Originally posted by Arjun Shastry:
IndexSearcher in Lucene accepts the query and returns the Hits object.As stated in one tutorial,Lucene is IR Library rather than Search Engine.Does implementor need to construct catche/crawler for even faster search/indexing?
Also how the results are returned?As per the tutorial(s) on net,it uses Score for a page(Document in general),how differen is this in comparison with PageRank of Google?To my knowledge ,PageRank calculates the score not only on the frequency of accessing the page but also the backlinks(total pages pointing towards that page)How the score of Document is calculated in Lucene?
Does Hit stand for Hypertext Induced Topic Selection?the algorithm used to rank the document?
[ January 06, 2005: Message edited by: Arjun Shastry ]

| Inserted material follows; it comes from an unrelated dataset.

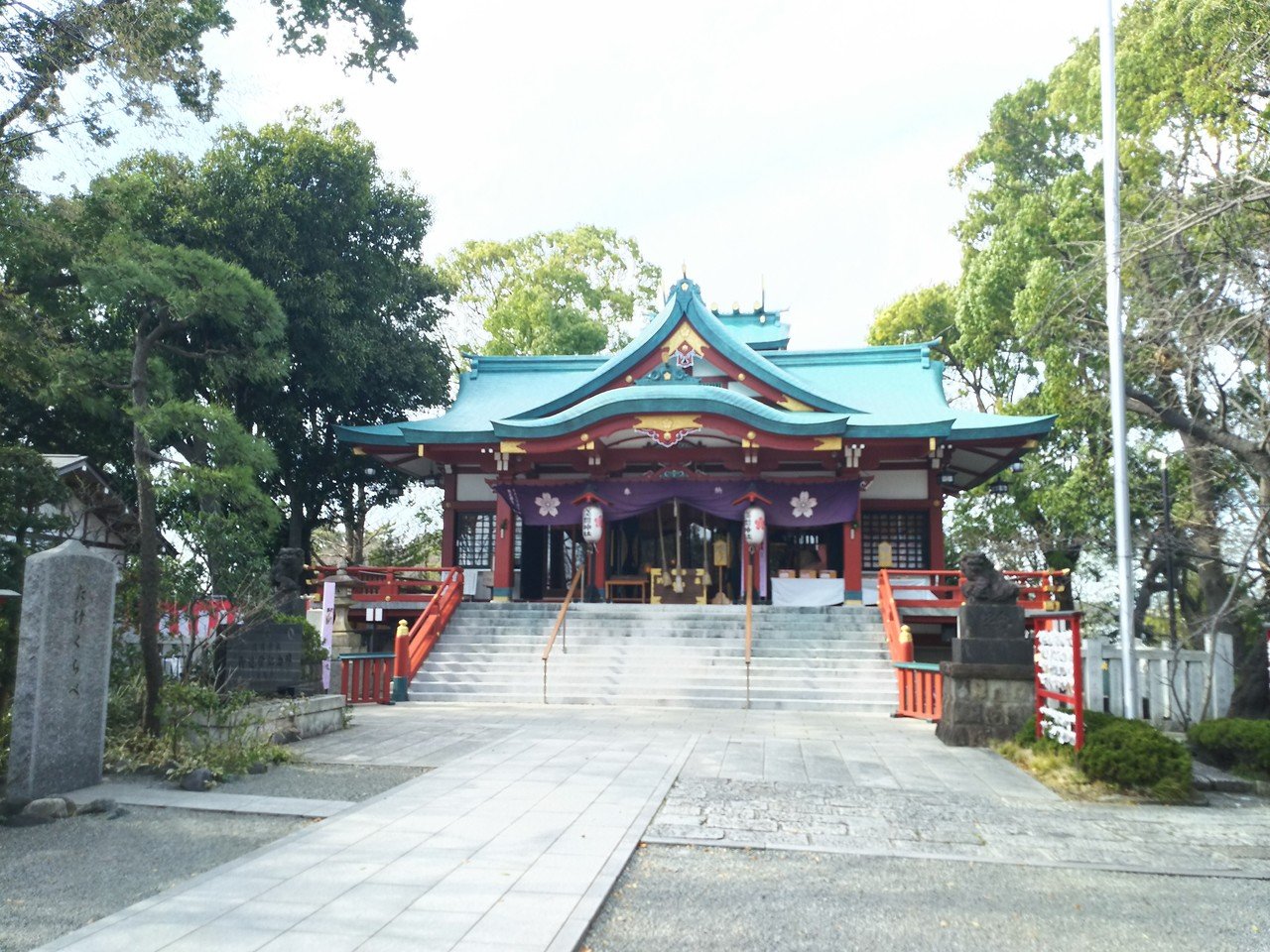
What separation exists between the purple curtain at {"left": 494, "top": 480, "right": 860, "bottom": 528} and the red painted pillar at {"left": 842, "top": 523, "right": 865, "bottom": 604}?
226mm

I call Lucene a "search engine" because its a convenient and recognizable term. Technically it is an API that has no user interface, no crawler, and no parsers. To me, it is the "engine", whereas Google is a search "application". Semantics and
word games aside it is not necessary to implement caching around Lucene. The Hits object itself has some built-in caching for most recently accessed (or soon to be accessed) documents.

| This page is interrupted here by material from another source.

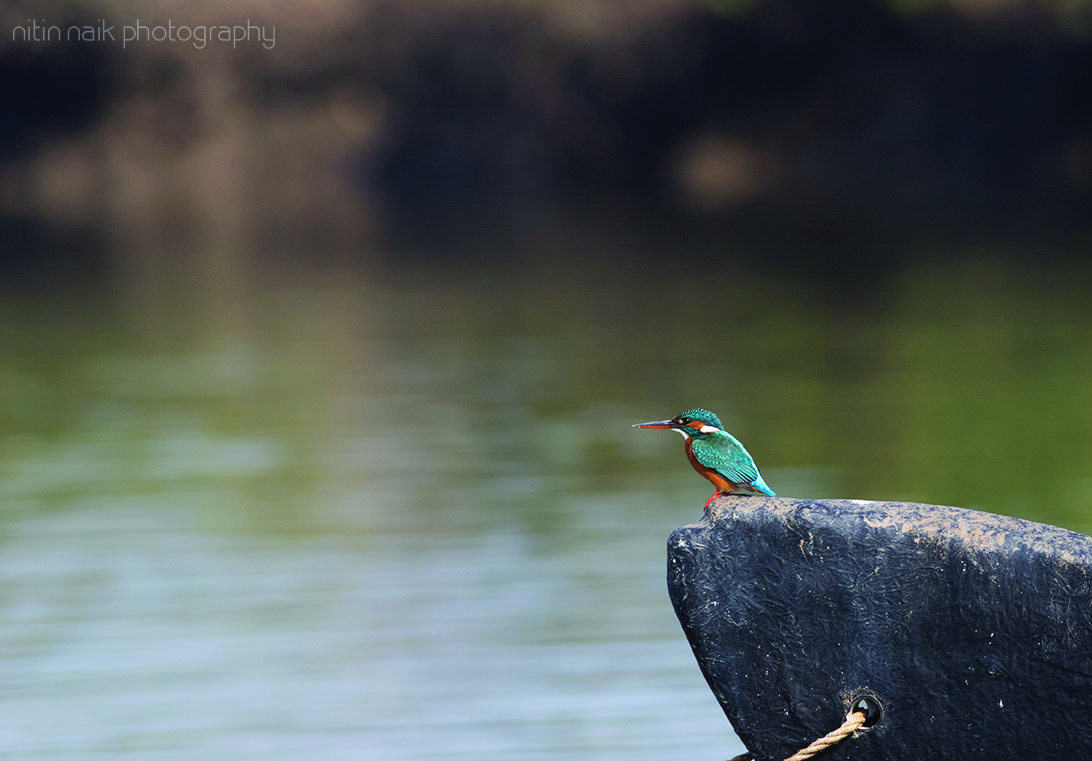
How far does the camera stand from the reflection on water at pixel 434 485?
5340 millimetres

Hits from Lucene are ordered by
score, a
sophisticated calculation which puts more relevant documents (to the query) at the top, and less relevant documents below.
Google's PageRank is comparable to how Nutch, a system built around Lucene, ranks its documents. It does lots of Lucene trickery to weight documents in a PageRank-like fashion. Most of us, however, are not building web crawlers where PageRank works decently. In intranet or other domains of use, the built-in Lucene scoring mechanism works amazingly well.
I have never heard that acronym for HIT, and I do not think it applies to Lucene's concept of a Hit. A "hit" is synonymous with "match".